Após 30 anos sem mexer no conceito de produtividade da terra, o governo federal vai alterar os índices que medem o rendimento no campo para fins de reforma agrária. A medida, a ser adotada por instrução normativa dos Ministérios da Agricultura e do Desenvolvimento Agrário, vai aumentar o estoque de propriedades passíveis de desapropriação e ampliar a polêmica em torno da questão fundiária brasileira. O objetivo é incorporar o progresso científico e as novas tecnologias ao conceito de produtividade rural. Pela minuta da medida, à qual o Estado teve acesso, a produção de gado em algumas regiões precisará ser mais que o dobro da atual para que uma terra seja considerada produtiva e, portanto, livre de desapropriação. É o caso do árido sertão nordestino, onde o número mínimo de reses subirá de 0,13 por hectare para 0,29 por hectare, variação de 123%. Na lavoura, o índice também terá de ser duas ou três vezes superior ao de hoje.

Na década de 70, o Brasil tinha 90 milhões de habitantes e 60 milhões de cabeças de gado. A produção de grãos era de 55 milhões de toneladas. Hoje, o Brasil tem 180 milhões de habitantes para um rebanho de 195 milhões de reses e a produção de grãos superou a barreira das 119 milhões de toneladas. Mas os índices para aferição da produtividade continuam os mesmos fixados em 1975, quando se trata de desapropriar terras produtivas para fins de reforma agrária.

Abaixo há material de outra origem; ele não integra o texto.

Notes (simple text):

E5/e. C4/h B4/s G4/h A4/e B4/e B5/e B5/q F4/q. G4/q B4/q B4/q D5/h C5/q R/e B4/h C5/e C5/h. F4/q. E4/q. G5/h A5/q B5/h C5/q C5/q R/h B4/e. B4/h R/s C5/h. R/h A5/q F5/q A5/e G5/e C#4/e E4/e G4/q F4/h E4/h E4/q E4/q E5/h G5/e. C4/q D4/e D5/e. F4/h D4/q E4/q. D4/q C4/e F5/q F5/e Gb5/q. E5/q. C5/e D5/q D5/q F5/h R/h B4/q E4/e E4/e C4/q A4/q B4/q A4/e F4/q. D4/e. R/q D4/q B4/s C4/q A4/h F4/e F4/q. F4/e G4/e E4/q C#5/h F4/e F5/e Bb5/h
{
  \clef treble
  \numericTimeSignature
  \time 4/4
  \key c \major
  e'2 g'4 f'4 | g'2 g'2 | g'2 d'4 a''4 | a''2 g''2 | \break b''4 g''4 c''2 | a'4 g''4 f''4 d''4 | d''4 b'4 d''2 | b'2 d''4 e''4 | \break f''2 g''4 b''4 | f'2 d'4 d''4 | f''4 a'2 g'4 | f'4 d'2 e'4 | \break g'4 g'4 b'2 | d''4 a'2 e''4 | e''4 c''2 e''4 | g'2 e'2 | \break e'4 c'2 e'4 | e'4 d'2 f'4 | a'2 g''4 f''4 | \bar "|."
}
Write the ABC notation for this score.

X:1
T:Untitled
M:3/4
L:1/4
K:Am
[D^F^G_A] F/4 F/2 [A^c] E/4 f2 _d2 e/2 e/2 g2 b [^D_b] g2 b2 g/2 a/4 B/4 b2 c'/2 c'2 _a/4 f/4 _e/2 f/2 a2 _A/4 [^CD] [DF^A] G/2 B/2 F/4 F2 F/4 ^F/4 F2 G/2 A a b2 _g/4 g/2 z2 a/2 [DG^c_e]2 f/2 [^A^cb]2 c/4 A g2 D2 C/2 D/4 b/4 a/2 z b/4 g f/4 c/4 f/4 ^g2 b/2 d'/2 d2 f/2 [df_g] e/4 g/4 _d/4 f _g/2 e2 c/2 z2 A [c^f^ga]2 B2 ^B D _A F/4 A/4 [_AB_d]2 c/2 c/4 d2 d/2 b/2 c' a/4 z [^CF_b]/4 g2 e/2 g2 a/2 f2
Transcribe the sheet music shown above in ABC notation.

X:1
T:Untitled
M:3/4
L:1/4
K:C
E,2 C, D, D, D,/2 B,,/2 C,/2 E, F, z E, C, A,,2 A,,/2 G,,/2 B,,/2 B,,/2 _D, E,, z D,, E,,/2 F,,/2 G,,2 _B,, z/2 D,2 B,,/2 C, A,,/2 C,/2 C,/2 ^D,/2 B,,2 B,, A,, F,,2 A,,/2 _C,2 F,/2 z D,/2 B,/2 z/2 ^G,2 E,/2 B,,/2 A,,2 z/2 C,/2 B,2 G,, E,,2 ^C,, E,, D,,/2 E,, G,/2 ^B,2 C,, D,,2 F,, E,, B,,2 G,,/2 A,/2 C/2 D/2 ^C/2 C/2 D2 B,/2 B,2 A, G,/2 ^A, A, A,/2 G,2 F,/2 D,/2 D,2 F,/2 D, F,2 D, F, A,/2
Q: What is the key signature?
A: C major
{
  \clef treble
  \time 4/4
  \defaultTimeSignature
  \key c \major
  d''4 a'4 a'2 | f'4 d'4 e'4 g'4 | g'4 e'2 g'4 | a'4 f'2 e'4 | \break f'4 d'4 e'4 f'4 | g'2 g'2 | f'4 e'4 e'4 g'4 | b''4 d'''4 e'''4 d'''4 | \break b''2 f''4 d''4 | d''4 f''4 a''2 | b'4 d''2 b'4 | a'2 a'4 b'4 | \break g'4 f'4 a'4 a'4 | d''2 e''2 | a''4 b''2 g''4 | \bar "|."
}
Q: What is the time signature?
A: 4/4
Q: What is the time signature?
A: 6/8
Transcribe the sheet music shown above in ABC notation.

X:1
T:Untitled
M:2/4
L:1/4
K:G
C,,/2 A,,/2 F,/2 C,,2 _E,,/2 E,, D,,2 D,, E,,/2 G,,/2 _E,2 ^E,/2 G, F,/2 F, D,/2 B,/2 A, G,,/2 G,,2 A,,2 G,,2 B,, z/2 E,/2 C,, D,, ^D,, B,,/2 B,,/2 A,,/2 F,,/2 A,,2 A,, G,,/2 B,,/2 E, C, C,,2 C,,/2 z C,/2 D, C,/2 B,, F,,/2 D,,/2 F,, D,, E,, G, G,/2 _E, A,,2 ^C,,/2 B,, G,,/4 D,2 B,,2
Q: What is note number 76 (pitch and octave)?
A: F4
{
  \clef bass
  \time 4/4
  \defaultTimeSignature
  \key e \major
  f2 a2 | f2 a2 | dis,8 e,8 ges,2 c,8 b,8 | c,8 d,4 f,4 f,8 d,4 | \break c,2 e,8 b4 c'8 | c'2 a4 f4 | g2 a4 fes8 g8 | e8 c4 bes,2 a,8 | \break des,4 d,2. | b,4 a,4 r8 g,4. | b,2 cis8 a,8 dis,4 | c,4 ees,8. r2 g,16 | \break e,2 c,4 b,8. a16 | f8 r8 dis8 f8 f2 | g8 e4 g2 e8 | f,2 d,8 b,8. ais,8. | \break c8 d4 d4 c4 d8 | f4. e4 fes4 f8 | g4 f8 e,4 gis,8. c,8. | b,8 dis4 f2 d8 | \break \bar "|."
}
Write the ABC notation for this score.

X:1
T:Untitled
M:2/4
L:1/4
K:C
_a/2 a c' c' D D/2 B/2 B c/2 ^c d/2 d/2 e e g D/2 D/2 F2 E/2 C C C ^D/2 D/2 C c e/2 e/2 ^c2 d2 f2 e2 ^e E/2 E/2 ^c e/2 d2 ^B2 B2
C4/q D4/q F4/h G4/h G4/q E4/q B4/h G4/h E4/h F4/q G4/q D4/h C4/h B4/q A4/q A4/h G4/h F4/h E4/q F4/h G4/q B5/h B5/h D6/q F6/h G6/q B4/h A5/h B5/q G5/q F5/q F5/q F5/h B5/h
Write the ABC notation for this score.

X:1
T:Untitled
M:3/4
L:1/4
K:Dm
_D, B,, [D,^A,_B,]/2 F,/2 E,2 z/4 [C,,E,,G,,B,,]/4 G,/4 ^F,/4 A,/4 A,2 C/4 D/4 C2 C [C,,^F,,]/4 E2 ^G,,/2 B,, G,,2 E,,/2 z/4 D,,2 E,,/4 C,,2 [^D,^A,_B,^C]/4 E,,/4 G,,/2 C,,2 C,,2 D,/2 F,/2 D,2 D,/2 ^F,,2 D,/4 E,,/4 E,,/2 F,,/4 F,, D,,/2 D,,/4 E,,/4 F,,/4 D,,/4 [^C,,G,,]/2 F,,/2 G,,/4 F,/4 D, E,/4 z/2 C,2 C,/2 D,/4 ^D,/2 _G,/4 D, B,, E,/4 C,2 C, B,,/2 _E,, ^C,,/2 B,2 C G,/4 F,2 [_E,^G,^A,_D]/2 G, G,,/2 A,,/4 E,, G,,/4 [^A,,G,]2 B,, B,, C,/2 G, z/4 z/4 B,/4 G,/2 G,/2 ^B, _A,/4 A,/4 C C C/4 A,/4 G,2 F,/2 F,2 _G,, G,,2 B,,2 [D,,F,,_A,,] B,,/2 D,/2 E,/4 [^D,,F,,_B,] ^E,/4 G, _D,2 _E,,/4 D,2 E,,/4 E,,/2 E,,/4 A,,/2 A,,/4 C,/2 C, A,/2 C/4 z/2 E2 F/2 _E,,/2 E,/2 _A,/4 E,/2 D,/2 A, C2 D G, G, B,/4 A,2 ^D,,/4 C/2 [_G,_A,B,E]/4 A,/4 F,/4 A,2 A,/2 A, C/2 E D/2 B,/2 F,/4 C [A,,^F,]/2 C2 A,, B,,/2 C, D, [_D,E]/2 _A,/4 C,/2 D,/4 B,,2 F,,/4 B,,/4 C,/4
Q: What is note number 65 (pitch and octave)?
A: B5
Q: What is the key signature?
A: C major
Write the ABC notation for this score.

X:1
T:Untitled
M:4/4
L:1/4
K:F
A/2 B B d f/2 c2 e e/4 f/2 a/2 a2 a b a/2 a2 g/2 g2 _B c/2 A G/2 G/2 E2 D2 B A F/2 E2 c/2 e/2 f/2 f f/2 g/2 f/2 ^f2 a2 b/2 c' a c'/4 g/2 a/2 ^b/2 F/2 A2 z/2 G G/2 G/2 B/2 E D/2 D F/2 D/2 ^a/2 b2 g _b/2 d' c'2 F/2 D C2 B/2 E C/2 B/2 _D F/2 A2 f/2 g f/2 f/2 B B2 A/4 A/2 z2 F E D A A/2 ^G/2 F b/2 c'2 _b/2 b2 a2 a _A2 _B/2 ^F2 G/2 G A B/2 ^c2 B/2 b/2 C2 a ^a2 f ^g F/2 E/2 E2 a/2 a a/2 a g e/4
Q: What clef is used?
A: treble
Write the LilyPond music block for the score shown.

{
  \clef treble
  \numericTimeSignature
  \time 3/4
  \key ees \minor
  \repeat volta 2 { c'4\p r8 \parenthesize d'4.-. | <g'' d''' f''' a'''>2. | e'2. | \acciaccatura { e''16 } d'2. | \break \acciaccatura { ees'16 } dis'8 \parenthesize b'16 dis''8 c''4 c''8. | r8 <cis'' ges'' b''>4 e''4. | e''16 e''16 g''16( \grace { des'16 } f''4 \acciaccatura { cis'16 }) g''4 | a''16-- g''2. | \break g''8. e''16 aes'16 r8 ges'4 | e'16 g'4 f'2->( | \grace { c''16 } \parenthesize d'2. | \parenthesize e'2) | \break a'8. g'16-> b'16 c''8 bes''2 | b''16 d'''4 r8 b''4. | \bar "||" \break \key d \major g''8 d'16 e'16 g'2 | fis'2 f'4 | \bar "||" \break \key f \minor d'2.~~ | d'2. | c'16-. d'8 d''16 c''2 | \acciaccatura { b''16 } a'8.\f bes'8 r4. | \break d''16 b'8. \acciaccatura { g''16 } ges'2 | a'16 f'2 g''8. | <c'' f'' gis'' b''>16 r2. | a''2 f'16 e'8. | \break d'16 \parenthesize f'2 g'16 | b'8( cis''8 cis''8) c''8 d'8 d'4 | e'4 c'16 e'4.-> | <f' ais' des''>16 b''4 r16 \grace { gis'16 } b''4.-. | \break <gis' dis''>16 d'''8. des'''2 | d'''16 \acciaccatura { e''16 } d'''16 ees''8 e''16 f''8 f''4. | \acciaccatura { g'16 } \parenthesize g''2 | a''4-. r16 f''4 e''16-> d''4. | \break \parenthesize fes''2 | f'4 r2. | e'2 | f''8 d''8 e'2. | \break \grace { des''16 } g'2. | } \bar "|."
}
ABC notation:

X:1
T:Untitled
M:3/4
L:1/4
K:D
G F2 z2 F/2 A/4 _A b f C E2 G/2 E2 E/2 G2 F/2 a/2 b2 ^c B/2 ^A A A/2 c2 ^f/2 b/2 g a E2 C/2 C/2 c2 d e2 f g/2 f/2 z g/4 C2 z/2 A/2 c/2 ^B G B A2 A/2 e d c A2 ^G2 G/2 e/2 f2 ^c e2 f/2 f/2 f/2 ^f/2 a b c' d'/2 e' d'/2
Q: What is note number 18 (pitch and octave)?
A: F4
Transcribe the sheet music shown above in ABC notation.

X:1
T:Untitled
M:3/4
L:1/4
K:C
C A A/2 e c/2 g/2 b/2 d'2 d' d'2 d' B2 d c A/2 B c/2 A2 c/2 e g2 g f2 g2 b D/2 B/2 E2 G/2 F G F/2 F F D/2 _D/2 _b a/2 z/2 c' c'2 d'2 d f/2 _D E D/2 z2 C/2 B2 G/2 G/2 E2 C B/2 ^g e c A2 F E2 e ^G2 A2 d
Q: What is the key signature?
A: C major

Ao longo desses 30 anos, conforme a exposição da minuta, novas tecnologias, como o computador e a internet, foram incorporadas à realidade do campo. Tratores sofisticados com GPS também chegaram às lavouras, reforçadas com o desenvolvimento da tecnologia genética. Na pecuária, igualmente, o melhoramento genético, a introdução de manejos mais adequados e a qualidade das pastagens tornaram o rebanho brasileiro um dos mais competitivos do mundo.

DIFÍCEIS

Na contramão desses avanços, os processos de desapropriação tornaram-se cada vez mais difíceis, graças a truques desenvolvidos por proprietários. Das desapropriações obtidas, mesmo com índices defasados, muitas são anuladas pela Justiça. Com novos parâmetros, o Incra pode abrir outro processo desapropriatório contra essas terras já vistoriadas, desta vez com melhor chance de sucesso.

A partir dos novos índices, o governo vai exigir o cumprimento dos dispositivos da Constituição e da Lei 8.629 que tratam da função social da terra para, com isso, tirar do papel a reforma agrária, considerada um fracasso até agora. A aferição continuará nos mesmos moldes, a partir de vistorias do Incra para medir o grau de utilização da terra (GUT) e o grau de eficiência na exploração (GEE).

A instrução normativa ajustará os índices de rendimento de 38 produtos vegetais e os índices de lotação (cabeças de reses para a pecuária). Além disso, fixará índices para 37 novos produtos vegetais, 7 deles produtos extrativos florestais. Para contemplar a diversidade do País, o número de zonas de produção passa de cinco para oito.

PERIODICIDADE

A Lei 8.629 considera produtiva a propriedade que, "explorada econômica e racionalmente, atinge simultaneamente graus" de uso da terra e eficiência na exploração, segundo índices fixados pelo órgão competente. O artigo 11 da lei prevê que os parâmetros, índices e indicadores que informam o conceito de produtividade serão ajustados periodicamente, de modo a levar em conta o progresso científico e tecnológico da agricultura e o desenvolvimento regional.

O Brasil tem 4,2 milhões de propriedades rurais, perfazendo 420 milhões de hectares. Só 3,5% têm mais de 500 hectares, mas juntas somam 235 milhões de hectares. O governo não sabe ainda quantas serão alcançadas pelo novo conceito de aferição da produtividade.